Ensuring GPT Consistently Follows a Defined Scoring System: Tips and Best Practices?

anon34024923 · October 26, 2023, 5:42pm

I’ve been working on a project where I’m trying to get GPT to score transcripts based on specific metrics I define. I provide the transcription as the user input and then lay out scoring criteria in the system message. For instance: “Rate the response from 1-10 based on how frequently a person references their relationship. If mentioned more than 5 times, it should score 6; if mentioned less than 5 times, it should score 4.” (This is a poor example) The idea is to have the model strictly follow the scoring rules I provide.

While sometimes I get the desired scoring, other times the results are inconsistent or not aligned with the guidelines I’ve given. Currently, I’m solely relying on the prompt to instruct the bot on the scoring method. Apart from the prompt, are there other ways or methods to make the model strictly follow the scoring rules? I also have set the temp to 0 so its as strict as it can be temperature wise

Any suggestions or experiences shared would be highly appreciated. Thanks in advance!

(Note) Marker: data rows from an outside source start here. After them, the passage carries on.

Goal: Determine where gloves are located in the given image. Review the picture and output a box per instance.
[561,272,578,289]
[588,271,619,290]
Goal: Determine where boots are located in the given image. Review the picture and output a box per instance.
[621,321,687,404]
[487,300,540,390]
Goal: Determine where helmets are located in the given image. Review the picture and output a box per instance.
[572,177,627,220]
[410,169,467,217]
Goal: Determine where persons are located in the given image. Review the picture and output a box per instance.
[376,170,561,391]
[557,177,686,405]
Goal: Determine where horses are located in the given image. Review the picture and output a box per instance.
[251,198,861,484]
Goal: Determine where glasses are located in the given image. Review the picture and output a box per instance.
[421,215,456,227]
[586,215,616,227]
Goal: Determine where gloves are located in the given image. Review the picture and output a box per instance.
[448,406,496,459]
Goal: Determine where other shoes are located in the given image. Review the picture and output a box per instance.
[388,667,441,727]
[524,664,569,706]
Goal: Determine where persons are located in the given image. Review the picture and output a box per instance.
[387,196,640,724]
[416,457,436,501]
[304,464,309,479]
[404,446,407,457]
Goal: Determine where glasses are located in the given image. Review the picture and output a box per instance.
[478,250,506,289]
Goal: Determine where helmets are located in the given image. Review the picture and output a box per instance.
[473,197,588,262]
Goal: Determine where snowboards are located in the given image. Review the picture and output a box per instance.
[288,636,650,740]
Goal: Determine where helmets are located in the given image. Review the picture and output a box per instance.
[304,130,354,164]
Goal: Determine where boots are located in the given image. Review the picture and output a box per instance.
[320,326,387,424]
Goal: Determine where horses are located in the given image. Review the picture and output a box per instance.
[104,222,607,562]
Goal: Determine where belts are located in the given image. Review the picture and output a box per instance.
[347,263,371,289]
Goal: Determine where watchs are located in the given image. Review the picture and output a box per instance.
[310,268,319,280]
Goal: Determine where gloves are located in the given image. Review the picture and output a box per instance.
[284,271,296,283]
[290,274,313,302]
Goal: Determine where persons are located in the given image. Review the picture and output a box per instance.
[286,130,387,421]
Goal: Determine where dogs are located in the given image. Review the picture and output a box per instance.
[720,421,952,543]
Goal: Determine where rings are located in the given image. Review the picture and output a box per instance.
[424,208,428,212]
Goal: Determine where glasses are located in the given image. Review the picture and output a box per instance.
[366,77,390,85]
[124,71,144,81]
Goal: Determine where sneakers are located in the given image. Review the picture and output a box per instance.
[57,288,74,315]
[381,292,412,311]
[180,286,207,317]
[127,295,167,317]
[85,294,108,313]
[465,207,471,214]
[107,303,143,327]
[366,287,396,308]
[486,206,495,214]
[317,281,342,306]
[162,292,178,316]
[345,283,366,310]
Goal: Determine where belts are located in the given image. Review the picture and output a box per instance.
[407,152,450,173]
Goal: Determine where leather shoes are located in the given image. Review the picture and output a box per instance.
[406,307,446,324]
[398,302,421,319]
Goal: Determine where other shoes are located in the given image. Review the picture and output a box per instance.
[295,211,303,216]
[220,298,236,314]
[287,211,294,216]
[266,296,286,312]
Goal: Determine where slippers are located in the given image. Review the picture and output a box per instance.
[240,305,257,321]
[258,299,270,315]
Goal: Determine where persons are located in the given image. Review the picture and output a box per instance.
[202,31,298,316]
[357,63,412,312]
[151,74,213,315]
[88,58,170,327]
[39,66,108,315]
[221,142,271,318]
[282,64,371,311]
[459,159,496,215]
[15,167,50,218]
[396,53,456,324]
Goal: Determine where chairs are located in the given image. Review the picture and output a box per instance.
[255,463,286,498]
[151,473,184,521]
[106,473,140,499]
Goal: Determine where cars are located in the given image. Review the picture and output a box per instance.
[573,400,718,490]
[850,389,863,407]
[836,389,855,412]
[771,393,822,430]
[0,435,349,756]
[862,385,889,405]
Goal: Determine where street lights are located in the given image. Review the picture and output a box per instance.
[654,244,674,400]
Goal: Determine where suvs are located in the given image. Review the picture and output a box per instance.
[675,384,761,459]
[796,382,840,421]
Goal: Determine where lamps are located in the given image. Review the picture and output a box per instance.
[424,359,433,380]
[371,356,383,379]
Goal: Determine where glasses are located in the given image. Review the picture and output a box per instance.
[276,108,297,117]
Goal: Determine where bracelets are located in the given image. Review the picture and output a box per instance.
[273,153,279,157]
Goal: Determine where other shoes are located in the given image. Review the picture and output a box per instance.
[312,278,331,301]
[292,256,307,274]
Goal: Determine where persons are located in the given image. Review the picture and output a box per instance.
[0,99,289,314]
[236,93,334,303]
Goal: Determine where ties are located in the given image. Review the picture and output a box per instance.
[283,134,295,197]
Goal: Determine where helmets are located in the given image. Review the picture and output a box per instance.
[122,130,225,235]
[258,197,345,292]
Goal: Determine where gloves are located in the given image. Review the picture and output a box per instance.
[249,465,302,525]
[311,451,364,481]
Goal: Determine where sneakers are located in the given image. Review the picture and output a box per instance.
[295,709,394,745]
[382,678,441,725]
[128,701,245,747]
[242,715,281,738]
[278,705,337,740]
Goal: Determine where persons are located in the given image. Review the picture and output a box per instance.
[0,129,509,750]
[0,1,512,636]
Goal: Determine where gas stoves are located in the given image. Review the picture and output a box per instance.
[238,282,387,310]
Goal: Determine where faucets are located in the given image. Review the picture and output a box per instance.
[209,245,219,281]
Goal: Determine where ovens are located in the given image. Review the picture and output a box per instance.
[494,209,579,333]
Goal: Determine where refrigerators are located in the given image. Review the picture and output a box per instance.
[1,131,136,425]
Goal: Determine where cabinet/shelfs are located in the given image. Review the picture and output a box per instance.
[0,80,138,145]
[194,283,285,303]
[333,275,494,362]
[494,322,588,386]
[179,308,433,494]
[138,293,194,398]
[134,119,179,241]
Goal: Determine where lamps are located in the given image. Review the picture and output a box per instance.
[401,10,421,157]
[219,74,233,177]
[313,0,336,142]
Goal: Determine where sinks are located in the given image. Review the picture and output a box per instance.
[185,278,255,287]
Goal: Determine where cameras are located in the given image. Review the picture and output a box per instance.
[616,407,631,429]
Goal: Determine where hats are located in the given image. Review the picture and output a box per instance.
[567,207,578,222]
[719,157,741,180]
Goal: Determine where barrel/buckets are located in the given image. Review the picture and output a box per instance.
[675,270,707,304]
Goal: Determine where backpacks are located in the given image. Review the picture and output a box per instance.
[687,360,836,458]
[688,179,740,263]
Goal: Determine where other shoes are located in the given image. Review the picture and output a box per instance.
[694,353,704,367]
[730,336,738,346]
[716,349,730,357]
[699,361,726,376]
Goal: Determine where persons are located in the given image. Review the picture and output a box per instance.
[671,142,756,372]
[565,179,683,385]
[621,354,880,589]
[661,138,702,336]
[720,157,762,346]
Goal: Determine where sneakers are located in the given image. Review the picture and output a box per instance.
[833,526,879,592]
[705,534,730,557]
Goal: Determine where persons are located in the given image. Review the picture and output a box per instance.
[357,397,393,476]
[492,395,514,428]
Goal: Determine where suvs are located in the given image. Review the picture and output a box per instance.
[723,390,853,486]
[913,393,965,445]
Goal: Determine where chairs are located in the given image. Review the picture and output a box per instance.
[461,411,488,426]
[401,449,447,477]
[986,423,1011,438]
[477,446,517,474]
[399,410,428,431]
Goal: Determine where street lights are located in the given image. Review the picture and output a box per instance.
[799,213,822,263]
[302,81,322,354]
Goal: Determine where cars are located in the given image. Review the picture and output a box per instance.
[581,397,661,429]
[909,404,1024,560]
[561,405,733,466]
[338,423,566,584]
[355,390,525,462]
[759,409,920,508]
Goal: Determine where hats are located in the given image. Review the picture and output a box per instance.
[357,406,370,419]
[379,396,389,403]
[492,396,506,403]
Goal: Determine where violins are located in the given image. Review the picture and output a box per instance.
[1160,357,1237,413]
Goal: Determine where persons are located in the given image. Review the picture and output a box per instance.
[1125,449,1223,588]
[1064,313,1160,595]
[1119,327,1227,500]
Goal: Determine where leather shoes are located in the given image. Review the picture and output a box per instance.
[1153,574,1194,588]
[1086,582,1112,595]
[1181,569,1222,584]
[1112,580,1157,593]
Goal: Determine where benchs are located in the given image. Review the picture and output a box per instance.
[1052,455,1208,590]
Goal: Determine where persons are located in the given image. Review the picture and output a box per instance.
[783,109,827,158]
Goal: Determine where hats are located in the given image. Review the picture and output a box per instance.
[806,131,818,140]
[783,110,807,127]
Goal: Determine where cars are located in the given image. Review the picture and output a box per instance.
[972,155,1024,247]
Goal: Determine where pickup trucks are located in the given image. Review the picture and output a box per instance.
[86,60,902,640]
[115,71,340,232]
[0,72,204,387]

anon34024923 · October 26, 2023, 6:37pm

Its an interesting read for sure but I don’t think it helps me in my current situation

anon22939549 · October 26, 2023, 7:58pm

I believe the dataset is public, so you could consider fine-tuning your own model or just using their released model as it’s small enough to run locally on most recent consumer GPUs.

If the performance improvement scales nicely to gpt-3.5-turbo, it would result in a tremendously powerful evaluator.

Diet · October 26, 2023, 8:05pm

Here are my thoughts on the topic:

LLMs are not calculators. It’s not a good idea to use them as such. If you’re counting incidences, it would be better to get the LLM to highlight stuff and then sum it programmatically
For completely subjective measures, it’s often unlikely that you’ll get similar responses even from humans. So it’s unlikely that you’ll manage to tune the prompt to give you the results that you personally expect. If you work in psychology, you probably know about methods such as the likert-type scale. I think you can treat the LLM like you would a human you don’t know with value structures you can’t control, in this case. Set up differential questions, and then normalize the scores afterward. It’ll probably be more robust in any case, because the uncontrolled context was likely going to throw off your raw scores anyways.

hth, lmk

anon34024923 · October 26, 2023, 8:10pm

I googled “Prometheus AI” but can’t find anything on it

anon34024923 · October 26, 2023, 8:15pm

Although this brings up a good point

Are there places i can find public data sets for fine-tuning?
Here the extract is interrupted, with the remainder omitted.